Program Santri Indigo adalah program nasional dari Republika dan Telkom, untuk menyebarluaskan komunikasi kreatif digital ke berbagai pesantren di tanah air. Berbeda dengan Internet Goes to School, program Santri Indigo ini umumnya bersifat lebih high profile, dalam arti bahwa hingga Menteri, Dirjen, atau Direktur Telkom pun bisa ikut turun dan memberikan pembekalan pada para santri. Koleksi amal ibadah sekalian melepas kangen ke pesantren yang bersuasana tentram. Maka aku rada heran bahwa Mr Dody Gozali (a.k.a. Senor Dominggo Gonzales) menelefonku dan menginstruksikan untuk ke Sukabumi untuk ikut dalam Santri Indigo angkatan keenam, tanggal 8 November. Tapi, demi tugas, dan sudah lama juga tak menjenguk pesantren, maka aku mengiyakan. Dan syukurlah, Mas Ary Mukti pun mendadak menunda officer meeting of IEEE Comsoc Indonesia Chapter yang tadinya dijadwalkan jatuh pada hari yang sama.

Bukan waktu yang pas. Aku dijadwalkan memberikan pembekalan hari Sabtu pagi. Hari Kamis, aku harus memberikan pembekalan ke rekan-rekan di Indigo Centre Surabaya. Air Asia berbaik hati menunda flight sampai lewat tengah malam. Jumat pagi, aku harus menyelesaikan semua tugas karena minggu ini aku harus dikarantina (hihi) dan tidak bisa mengakses dan diakses kantor. Jumat malam, materi untuk Santri Indigo baru bisa difinalkan. Tapi memang aku punya ide bahwa badanku lagi perlu rada disiksa :). Dan begitu aku mengiyakan, Republika langsung memasang iklan setengah halaman.

sekalilagirespublica

Duh, aku pikir tadinya speakernya cuman beberapa rekan dari Telkom Sukabumi, Divre III, dan Republika. Huh, masih high profile ternyata. Maka meluncurlah aku ke Sukabumi hari Sabtu 8 November itu. Perjalanan darat Bogor – Sukabumi umumnya diwarnai kemacetan rutin. Aku sudah berhitung: 5 pasar, 5 kemacetan. Jakarta – Bogor – Lido – Cicurug – Parungkuda – Cibadak – Sukabumi. Sesuai hitungan, kemacetan memang terjadi. Tetapi lebih daripada yang diperkirakan. Total perjalanan dari Tol Pondok Gede ke Sukabumi akhirnya memakan waktu 6 jam. Pesantren As-Syafiiyah berada 10 km di luar Sukabumi ke arah Cianjur. Kami memasuki Pesantren waktu adzan Ashar berkumandang, waktu hujan deras tanpa ampun menghiasi pesantren sejuk itu. Pak Indra Utoyo tengah dengan asyik dan akrabnya menceritakan masyarakat digital yang tengah dibangun oleh berbagai komunitas, termasuk Telkom.
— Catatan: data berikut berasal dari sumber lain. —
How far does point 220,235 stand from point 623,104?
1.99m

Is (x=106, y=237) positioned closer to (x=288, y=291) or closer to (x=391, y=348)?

Setelah Ashar, aku mulai berpresentasi. Hari Jumatnya, rekan-rekan dari Republika sudah mengajari para santri, bagaimana membuat blog (Blogspot dan WordPress), mencari gagasan menulis, gaya menulis blog, serta memilih plus mengedit template. Hasilnya keren-keren. Aku cukup menambahi dengan hal2 sekitar … ada apa setelah blog: mengapa blog ada dan perlu ada, bagaimana blog bisa punya nilai lebih, bagaimana blog bisa berinteraksi, bagaimana blog kita didengar dunia, dll. Pernak-pernik blog, dan social networks. Tak terasa 2 jam berlalu, lengkap dengan tanya jawab interaktif. Duh, para santri ini. Ceria, penuh ide, cerdas. Dan jail. Jail! Mau menyemestakan hikmah, tapi jail :). Ceria mereka bikin hari ini jadi hari yang paling indah sepanjang November :). Presentasi aku tutup dengan halaman bertuliskan “To be continued.” Ini belum berakhir. Ini harus berlanjut dengan karya2 mereka. Dan mereka benjanji untuk terus menulis dan berkreasi, serta menyemestakan karya mereka melalui Internet.

Sayangnya, tak bisa berlama2 aku di sana. Setelah Maghrib di tempat yang tenang (hujan sudah berhenti) dan sejuk (tetapi tak dingin) itu, kami harus kembali ke Jakarta. Sudah malam, dan sudah tak macet lagi. Jam 23 kami masuk Jakarta. Beberes. Jam 8 pagi harus berangkat ke Bandung. Life goes on :). With smile :).